Numerical approach on drag reduction for automotive vehicles

Mateus Brizotti, Patrick Rambaud and Florian Visentin

Table of contents

Turbulence Model
    We used the SST K-Omega models to simulate the flows around the car. The K-Omega model is a two-equation model that is an alternative to the K-Epsilon model. The transport equations solved are for the turbulent kinetic energy k and a quantity called ω, which is defined as the dissipation rate per unit turbulent kinetic energy ( ω~ε/k).
The advantage of the K-Omega model over the K-Epsilon model is its improved performance for boundary layers under adverse pressure gradients. However, The biggest disadvantage of the K-Omega model, in its original form, is that boundary layer computations are very sensitive to the values of
ω in the free stream.
In an attempt to address this shortcoming, Menter introduced modifications to the K-Omega models and his model is called the SST (Shear-Stress Transport) K-Omega model.
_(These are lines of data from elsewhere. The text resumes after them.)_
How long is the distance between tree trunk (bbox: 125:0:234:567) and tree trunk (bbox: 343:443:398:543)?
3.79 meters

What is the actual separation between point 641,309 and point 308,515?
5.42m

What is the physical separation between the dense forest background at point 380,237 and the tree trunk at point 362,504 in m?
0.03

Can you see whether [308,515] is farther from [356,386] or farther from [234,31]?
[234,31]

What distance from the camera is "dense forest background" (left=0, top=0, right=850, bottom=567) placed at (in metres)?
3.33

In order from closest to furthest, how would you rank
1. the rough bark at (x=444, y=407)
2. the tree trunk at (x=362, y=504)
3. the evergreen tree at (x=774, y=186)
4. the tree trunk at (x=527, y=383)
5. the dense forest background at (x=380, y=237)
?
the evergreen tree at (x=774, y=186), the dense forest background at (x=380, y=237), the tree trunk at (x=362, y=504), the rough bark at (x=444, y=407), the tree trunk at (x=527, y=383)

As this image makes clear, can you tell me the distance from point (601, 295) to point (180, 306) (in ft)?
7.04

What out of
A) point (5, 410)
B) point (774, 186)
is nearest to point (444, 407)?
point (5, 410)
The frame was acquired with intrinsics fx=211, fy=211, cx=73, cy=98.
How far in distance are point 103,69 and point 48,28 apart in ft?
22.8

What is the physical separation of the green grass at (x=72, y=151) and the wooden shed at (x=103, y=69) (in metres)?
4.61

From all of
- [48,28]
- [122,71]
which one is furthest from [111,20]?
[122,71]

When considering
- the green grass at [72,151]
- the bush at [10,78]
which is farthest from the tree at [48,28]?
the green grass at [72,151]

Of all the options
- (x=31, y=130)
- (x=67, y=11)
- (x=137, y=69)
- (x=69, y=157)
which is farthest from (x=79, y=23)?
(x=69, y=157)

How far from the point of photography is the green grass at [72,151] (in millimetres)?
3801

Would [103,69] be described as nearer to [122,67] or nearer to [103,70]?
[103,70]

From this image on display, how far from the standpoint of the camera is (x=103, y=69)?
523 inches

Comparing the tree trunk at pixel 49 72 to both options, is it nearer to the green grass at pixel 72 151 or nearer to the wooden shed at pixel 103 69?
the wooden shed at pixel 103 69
The SST model has seen fairly wide application in aerodynamics problems, where viscous flows are typically well resolved and turbulence models are generally applied throughout the boundary layer.

Wall Treatment

    Three types of wall treatment are provided with StarCCM+, although all three might not always be available because they depend on the turbulence model used:
  • The high-y+ wall treatment implies the wall-function-type approach in which it is assumed that the near-wall cell lies within the logarithmic region of the boundary layer (y+~30).
  • The low-y+ wall treatment is suitable only for low-Reynolds number turbulence models in which it is assumed that the viscous sublayer is properly resolved (y+=1 or lesser).
  • The all-y+ wall treatment is a hybrid treatment that attempts to emulate the high-y+ wall treatment for coarse meshes and the low-y+ wall treatment for fine meshes.

       We used the third wall treatment (ally+) for our simulation.

Unsteady Case

        For the non-stationnary simulation, we  used  the  2nd order implicit unsteady model and we set the time step as 1.0E-4 s.